NEW YORK (Dec. 16, 2021) – Real estate developers of color in Nashville, Tennessee, Northern Virginia and Washington state’s Puget Sound region are eligible for organizational capacity building and project-related grants from Enterprise Community Partners (Enterprise) through a $5 million grant from The Amazon Housing Equity Fund. The funds will help developers of color scale their operations and seed their pipeline of affordable housing projects.  

“Talented developers of color face a massive capital gap from decades of systemic racism that makes it harder to both grow their businesses and serve their communities. We are excited to work with Amazon to close that gap,” said Priscilla Almodovar, president and chief executive officer, Enterprise. “The partnership is perfectly aligned with Enterprise’s $3.5 billion ‘Equitable Path Forward’ initiative to advance racial equity in the real estate industry.”

As part of Equitable Path Forward, Enterprise is working to reshape the affordable housing industry to better reflect the communities it serves. Just 2% of development companies are Black-led, and minority-led real estate firms control only 1.5% of real estate assets under management. Housing providers of color lack access to sufficient capital to grow their operations or real estate portfolios when equity and debt are out of reach. Enterprise is channeling debt, grants, equity and other opportunities to developers of color to create lasting change. 

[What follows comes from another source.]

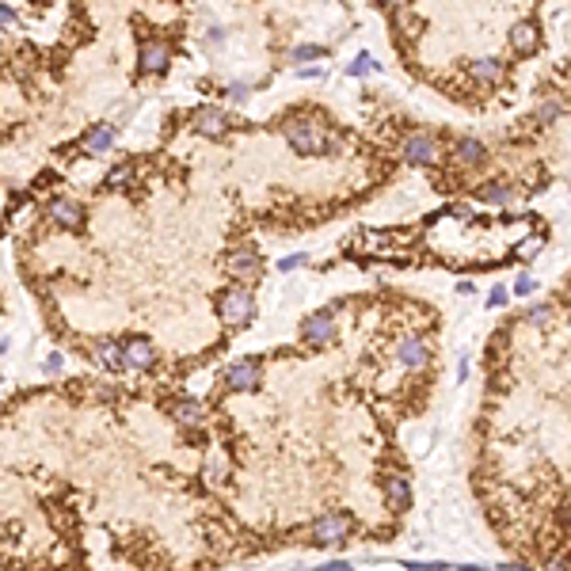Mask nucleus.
<instances>
[{"mask_svg":"<svg viewBox=\"0 0 571 571\" xmlns=\"http://www.w3.org/2000/svg\"><path fill=\"white\" fill-rule=\"evenodd\" d=\"M351 530H354V522L347 514H324L320 522H312V541L316 545H339V541H347Z\"/></svg>","mask_w":571,"mask_h":571,"instance_id":"20e7f679","label":"nucleus"},{"mask_svg":"<svg viewBox=\"0 0 571 571\" xmlns=\"http://www.w3.org/2000/svg\"><path fill=\"white\" fill-rule=\"evenodd\" d=\"M533 290H537V282H533V278H514V294L518 297H526V294H533Z\"/></svg>","mask_w":571,"mask_h":571,"instance_id":"393cba45","label":"nucleus"},{"mask_svg":"<svg viewBox=\"0 0 571 571\" xmlns=\"http://www.w3.org/2000/svg\"><path fill=\"white\" fill-rule=\"evenodd\" d=\"M449 156H453L457 164H465V168H473V164H484L488 160V145L476 138H457L453 149H449Z\"/></svg>","mask_w":571,"mask_h":571,"instance_id":"f8f14e48","label":"nucleus"},{"mask_svg":"<svg viewBox=\"0 0 571 571\" xmlns=\"http://www.w3.org/2000/svg\"><path fill=\"white\" fill-rule=\"evenodd\" d=\"M305 263V255H286L282 263H278V270H294V267H301Z\"/></svg>","mask_w":571,"mask_h":571,"instance_id":"cd10ccee","label":"nucleus"},{"mask_svg":"<svg viewBox=\"0 0 571 571\" xmlns=\"http://www.w3.org/2000/svg\"><path fill=\"white\" fill-rule=\"evenodd\" d=\"M282 133L286 141L294 145L297 156H316V153H327L332 138H327V126L312 114H286L282 118Z\"/></svg>","mask_w":571,"mask_h":571,"instance_id":"f257e3e1","label":"nucleus"},{"mask_svg":"<svg viewBox=\"0 0 571 571\" xmlns=\"http://www.w3.org/2000/svg\"><path fill=\"white\" fill-rule=\"evenodd\" d=\"M434 153H438V145H434V138H427V133H411V138L404 141V156H408L411 164H431Z\"/></svg>","mask_w":571,"mask_h":571,"instance_id":"2eb2a0df","label":"nucleus"},{"mask_svg":"<svg viewBox=\"0 0 571 571\" xmlns=\"http://www.w3.org/2000/svg\"><path fill=\"white\" fill-rule=\"evenodd\" d=\"M301 339L309 343V347H332L335 343V316L327 309L305 316L301 320Z\"/></svg>","mask_w":571,"mask_h":571,"instance_id":"7ed1b4c3","label":"nucleus"},{"mask_svg":"<svg viewBox=\"0 0 571 571\" xmlns=\"http://www.w3.org/2000/svg\"><path fill=\"white\" fill-rule=\"evenodd\" d=\"M114 145V126H107V122H99V126H91L88 133H84V141H80V149L88 156H96V153H107V149Z\"/></svg>","mask_w":571,"mask_h":571,"instance_id":"f3484780","label":"nucleus"},{"mask_svg":"<svg viewBox=\"0 0 571 571\" xmlns=\"http://www.w3.org/2000/svg\"><path fill=\"white\" fill-rule=\"evenodd\" d=\"M191 122H195V130L206 133V138H221V133L228 130L225 111H217V107H198V111L191 114Z\"/></svg>","mask_w":571,"mask_h":571,"instance_id":"9d476101","label":"nucleus"},{"mask_svg":"<svg viewBox=\"0 0 571 571\" xmlns=\"http://www.w3.org/2000/svg\"><path fill=\"white\" fill-rule=\"evenodd\" d=\"M96 354H99V362H103L111 374H126V369H130V362H126V351H122V343H118V339H99Z\"/></svg>","mask_w":571,"mask_h":571,"instance_id":"4468645a","label":"nucleus"},{"mask_svg":"<svg viewBox=\"0 0 571 571\" xmlns=\"http://www.w3.org/2000/svg\"><path fill=\"white\" fill-rule=\"evenodd\" d=\"M168 61H171V50H168V42H160V39H153V42H141V57H138L141 73H164V69H168Z\"/></svg>","mask_w":571,"mask_h":571,"instance_id":"1a4fd4ad","label":"nucleus"},{"mask_svg":"<svg viewBox=\"0 0 571 571\" xmlns=\"http://www.w3.org/2000/svg\"><path fill=\"white\" fill-rule=\"evenodd\" d=\"M16 23V8H8V4H0V27Z\"/></svg>","mask_w":571,"mask_h":571,"instance_id":"c85d7f7f","label":"nucleus"},{"mask_svg":"<svg viewBox=\"0 0 571 571\" xmlns=\"http://www.w3.org/2000/svg\"><path fill=\"white\" fill-rule=\"evenodd\" d=\"M316 571H354L351 563H343V560H332V563H320Z\"/></svg>","mask_w":571,"mask_h":571,"instance_id":"c756f323","label":"nucleus"},{"mask_svg":"<svg viewBox=\"0 0 571 571\" xmlns=\"http://www.w3.org/2000/svg\"><path fill=\"white\" fill-rule=\"evenodd\" d=\"M510 46H514V54L518 57H530L533 50L541 46V31H537V23L533 19H522V23L510 31Z\"/></svg>","mask_w":571,"mask_h":571,"instance_id":"9b49d317","label":"nucleus"},{"mask_svg":"<svg viewBox=\"0 0 571 571\" xmlns=\"http://www.w3.org/2000/svg\"><path fill=\"white\" fill-rule=\"evenodd\" d=\"M374 69H381V65H377L369 54H358V57H354V65L347 69V73H351V76H362V73H374Z\"/></svg>","mask_w":571,"mask_h":571,"instance_id":"4be33fe9","label":"nucleus"},{"mask_svg":"<svg viewBox=\"0 0 571 571\" xmlns=\"http://www.w3.org/2000/svg\"><path fill=\"white\" fill-rule=\"evenodd\" d=\"M468 73H473L476 80H488V84H495L499 76H503V61H499V57H476L473 65H468Z\"/></svg>","mask_w":571,"mask_h":571,"instance_id":"6ab92c4d","label":"nucleus"},{"mask_svg":"<svg viewBox=\"0 0 571 571\" xmlns=\"http://www.w3.org/2000/svg\"><path fill=\"white\" fill-rule=\"evenodd\" d=\"M396 358L404 362L408 369H423L427 358H431V351H427V339H419V335H408V339L396 347Z\"/></svg>","mask_w":571,"mask_h":571,"instance_id":"ddd939ff","label":"nucleus"},{"mask_svg":"<svg viewBox=\"0 0 571 571\" xmlns=\"http://www.w3.org/2000/svg\"><path fill=\"white\" fill-rule=\"evenodd\" d=\"M103 187H107V191H126V187H133V168H130V164H118V168H111V171H107V180H103Z\"/></svg>","mask_w":571,"mask_h":571,"instance_id":"aec40b11","label":"nucleus"},{"mask_svg":"<svg viewBox=\"0 0 571 571\" xmlns=\"http://www.w3.org/2000/svg\"><path fill=\"white\" fill-rule=\"evenodd\" d=\"M61 366H65V358H61V354H50V358H46V369H50V374H57V369H61Z\"/></svg>","mask_w":571,"mask_h":571,"instance_id":"7c9ffc66","label":"nucleus"},{"mask_svg":"<svg viewBox=\"0 0 571 571\" xmlns=\"http://www.w3.org/2000/svg\"><path fill=\"white\" fill-rule=\"evenodd\" d=\"M312 57H324V50L320 46H297L294 50V61H312Z\"/></svg>","mask_w":571,"mask_h":571,"instance_id":"5701e85b","label":"nucleus"},{"mask_svg":"<svg viewBox=\"0 0 571 571\" xmlns=\"http://www.w3.org/2000/svg\"><path fill=\"white\" fill-rule=\"evenodd\" d=\"M225 96L228 99H248V96H252V88H248V84H228Z\"/></svg>","mask_w":571,"mask_h":571,"instance_id":"a878e982","label":"nucleus"},{"mask_svg":"<svg viewBox=\"0 0 571 571\" xmlns=\"http://www.w3.org/2000/svg\"><path fill=\"white\" fill-rule=\"evenodd\" d=\"M510 571H530V568H518V563H510Z\"/></svg>","mask_w":571,"mask_h":571,"instance_id":"473e14b6","label":"nucleus"},{"mask_svg":"<svg viewBox=\"0 0 571 571\" xmlns=\"http://www.w3.org/2000/svg\"><path fill=\"white\" fill-rule=\"evenodd\" d=\"M480 198H484V202H495V206H506L514 198V187H510V183H484Z\"/></svg>","mask_w":571,"mask_h":571,"instance_id":"412c9836","label":"nucleus"},{"mask_svg":"<svg viewBox=\"0 0 571 571\" xmlns=\"http://www.w3.org/2000/svg\"><path fill=\"white\" fill-rule=\"evenodd\" d=\"M506 301V294L503 290H491V297H488V305H503Z\"/></svg>","mask_w":571,"mask_h":571,"instance_id":"2f4dec72","label":"nucleus"},{"mask_svg":"<svg viewBox=\"0 0 571 571\" xmlns=\"http://www.w3.org/2000/svg\"><path fill=\"white\" fill-rule=\"evenodd\" d=\"M217 316L225 320L228 327L252 324V316H255V297L248 294L244 286H228V290H221V294H217Z\"/></svg>","mask_w":571,"mask_h":571,"instance_id":"f03ea898","label":"nucleus"},{"mask_svg":"<svg viewBox=\"0 0 571 571\" xmlns=\"http://www.w3.org/2000/svg\"><path fill=\"white\" fill-rule=\"evenodd\" d=\"M225 385L233 392H252L259 385V358H240L225 369Z\"/></svg>","mask_w":571,"mask_h":571,"instance_id":"423d86ee","label":"nucleus"},{"mask_svg":"<svg viewBox=\"0 0 571 571\" xmlns=\"http://www.w3.org/2000/svg\"><path fill=\"white\" fill-rule=\"evenodd\" d=\"M556 118H560V107H556V103H541L537 122H556Z\"/></svg>","mask_w":571,"mask_h":571,"instance_id":"b1692460","label":"nucleus"},{"mask_svg":"<svg viewBox=\"0 0 571 571\" xmlns=\"http://www.w3.org/2000/svg\"><path fill=\"white\" fill-rule=\"evenodd\" d=\"M548 316H552V312H548V305H537V309H530V320H533V324H548Z\"/></svg>","mask_w":571,"mask_h":571,"instance_id":"bb28decb","label":"nucleus"},{"mask_svg":"<svg viewBox=\"0 0 571 571\" xmlns=\"http://www.w3.org/2000/svg\"><path fill=\"white\" fill-rule=\"evenodd\" d=\"M171 416L180 419L183 427H198L206 419V408L198 404V400H175V404H171Z\"/></svg>","mask_w":571,"mask_h":571,"instance_id":"a211bd4d","label":"nucleus"},{"mask_svg":"<svg viewBox=\"0 0 571 571\" xmlns=\"http://www.w3.org/2000/svg\"><path fill=\"white\" fill-rule=\"evenodd\" d=\"M385 499H389L396 510H404V506L411 503V484H408V476H404V473L385 476Z\"/></svg>","mask_w":571,"mask_h":571,"instance_id":"dca6fc26","label":"nucleus"},{"mask_svg":"<svg viewBox=\"0 0 571 571\" xmlns=\"http://www.w3.org/2000/svg\"><path fill=\"white\" fill-rule=\"evenodd\" d=\"M122 351H126L130 369H153L156 366V347H153V339H145V335H130V339L122 343Z\"/></svg>","mask_w":571,"mask_h":571,"instance_id":"6e6552de","label":"nucleus"},{"mask_svg":"<svg viewBox=\"0 0 571 571\" xmlns=\"http://www.w3.org/2000/svg\"><path fill=\"white\" fill-rule=\"evenodd\" d=\"M225 270L233 278H259L263 274V259H259L255 248H233L228 259H225Z\"/></svg>","mask_w":571,"mask_h":571,"instance_id":"0eeeda50","label":"nucleus"},{"mask_svg":"<svg viewBox=\"0 0 571 571\" xmlns=\"http://www.w3.org/2000/svg\"><path fill=\"white\" fill-rule=\"evenodd\" d=\"M46 217L54 221V225H61V228H69V233H80L84 228V206H76L73 198H50V206H46Z\"/></svg>","mask_w":571,"mask_h":571,"instance_id":"39448f33","label":"nucleus"}]
</instances>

The flexible capital funded through the Amazon grant will enable organizations to build needed capacity to scale their real estate operations, including growing and training staff, board of director training and enhancing operations like accounting and technology. Specific project support in the form of predevelopment grants can be provided for feasibility analysis, legal and consultant fees, and other costs typically associated with developing affordable housing. 

The $5 million grant comes from the Amazon Housing Equity Fund, a more than $2 billion fund dedicated to creating and preserving 20,000 affordable homes for individuals and families earning moderate- to low- incomes in Washington state's Puget Sound region; the Arlington, Virginia region; and Nashville, Tennessee—three communities where Amazon has a large and growing presence.

“If we are going to bring about lasting, holistic, and meaningful change to how affordable housing is developed, developers of color need to be a part of the solution,” said Catherine Buell, director of the Amazon Housing Equity Fund.